A schematic overview of the modules available in `SQUANCH` is shown below. (Refer to the [documentation](https://att-innovate.github.io/squanch/) or the [whitepaper](https://arxiv.org/abs/1808.07047) for more details.)
![Overview of SQUANCH framework structure](https://raw.githubusercontent.com/att-innovate/squanch/master/docs/source/img/moduleOverview.png)

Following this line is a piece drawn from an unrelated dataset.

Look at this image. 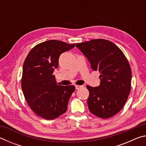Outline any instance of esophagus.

`SQUANCH` is developed as part of the Intelligent Quantum Networks and Technologies ([INQNET](http://inqnet.caltech.edu)) program, a [collaboration](http://about.att.com/story/beyond_quantum_computing.html) between AT&T and the California Institute of Technology.
## Documentation
Documentation for this package is available at the [documentation website](https://att-innovate.github.io/squanch/) or as a [pdf manual](/docs/SQUANCH.pdf). We encourage interested users to read the whitepaper for the `SQUANCH` platform, "A distributed simulation framework for quantum networks and channels" (arXiv: [1808.07047](https://arxiv.org/abs/1808.07047)), which provides an overview of the framework and a primer on quantum information.
## Installation
You can install SQUANCH directly using the Python package manager, `pip`:
```
pip install squanch
```
If you don't have `pip`, you can get it using `easy_install pip`.
## Demonstrations
Demonstrations of various quantum protocols can be found in the [demos](/demos) folder and in the [documentation](https://att-innovate.github.io/squanch/demos.html):
- [Quantum teleportation](https://att-innovate.github.io/squanch/demos/quantum-teleportation.html)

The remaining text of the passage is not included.